- 2 tablespoons extra-virgin olive oil
- 2 tablespoons unsalted butter
- 1 medium onion, finely diced (about 1 ½ cups)
- 2 cloves garlic, chopped fine
- 1 pound fresh peas, shelled about
- ½ cup finely chopped celery, including leaves
- Freshly ground black pepper
- 8 cups Chicken Stock (page 74) or canned reduced-sodium chicken broth
- 1 cup or other Italian short-grain rice
- ½ cup grated Parmigiano-Reggiano cheese
Heat the olive oil and butter in a 4- to 5- quart pot over medium heat until the butter is foaming. Stir in the onion and cook, stirring, until light golden, about 8 minutes. Add the garlic and cook until golden, 1 to 2 minutes.
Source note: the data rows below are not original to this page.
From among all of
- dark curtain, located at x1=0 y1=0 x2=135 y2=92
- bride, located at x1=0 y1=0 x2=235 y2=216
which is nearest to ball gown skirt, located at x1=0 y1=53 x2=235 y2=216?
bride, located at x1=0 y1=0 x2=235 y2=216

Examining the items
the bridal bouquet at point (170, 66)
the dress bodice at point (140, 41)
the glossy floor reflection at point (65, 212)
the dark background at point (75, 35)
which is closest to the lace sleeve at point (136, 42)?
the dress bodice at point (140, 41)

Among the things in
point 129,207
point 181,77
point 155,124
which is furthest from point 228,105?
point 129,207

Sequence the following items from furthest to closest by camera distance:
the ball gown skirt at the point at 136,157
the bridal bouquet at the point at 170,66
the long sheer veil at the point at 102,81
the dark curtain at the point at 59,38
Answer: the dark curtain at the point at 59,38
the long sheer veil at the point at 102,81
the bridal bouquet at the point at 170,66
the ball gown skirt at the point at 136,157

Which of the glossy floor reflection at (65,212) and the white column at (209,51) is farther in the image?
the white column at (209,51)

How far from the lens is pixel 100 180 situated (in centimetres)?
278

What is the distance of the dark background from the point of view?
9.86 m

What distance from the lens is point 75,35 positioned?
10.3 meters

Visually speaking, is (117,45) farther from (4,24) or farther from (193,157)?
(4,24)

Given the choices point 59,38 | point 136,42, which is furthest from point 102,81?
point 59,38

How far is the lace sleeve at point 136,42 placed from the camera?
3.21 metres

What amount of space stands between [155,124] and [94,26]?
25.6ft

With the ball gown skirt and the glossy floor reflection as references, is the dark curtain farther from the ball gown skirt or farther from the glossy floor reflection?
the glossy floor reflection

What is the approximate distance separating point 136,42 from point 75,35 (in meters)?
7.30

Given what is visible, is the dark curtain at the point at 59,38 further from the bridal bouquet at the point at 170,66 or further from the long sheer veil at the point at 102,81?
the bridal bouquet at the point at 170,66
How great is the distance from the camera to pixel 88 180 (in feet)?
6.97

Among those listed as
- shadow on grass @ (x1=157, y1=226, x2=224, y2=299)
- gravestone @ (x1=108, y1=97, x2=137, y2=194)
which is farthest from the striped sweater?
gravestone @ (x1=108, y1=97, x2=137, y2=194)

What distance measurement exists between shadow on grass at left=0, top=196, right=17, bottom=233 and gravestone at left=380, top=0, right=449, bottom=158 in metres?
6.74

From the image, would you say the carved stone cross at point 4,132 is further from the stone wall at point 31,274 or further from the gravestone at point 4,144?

Stir in the peas and celery, season the vegetables lightly with salt and pepper, and cook, stirring occasionally, until the peas are softened, about 5 minutes. Add the chicken stock and bring to a boil over high heat, Adjust the heat to simmering and cook until the peas and other vegetables a very tender, about 20 minutes.
Stir in the rice and cook until tender, 12 to 14 minutes, stirring occasionally. (For a firmer texture, cook the rice a few minutes less.)
Remove the soup from the heat and check the seasonings, remembering the cheese will add a little saltiness. Stir in the grated cheese and serve immediately.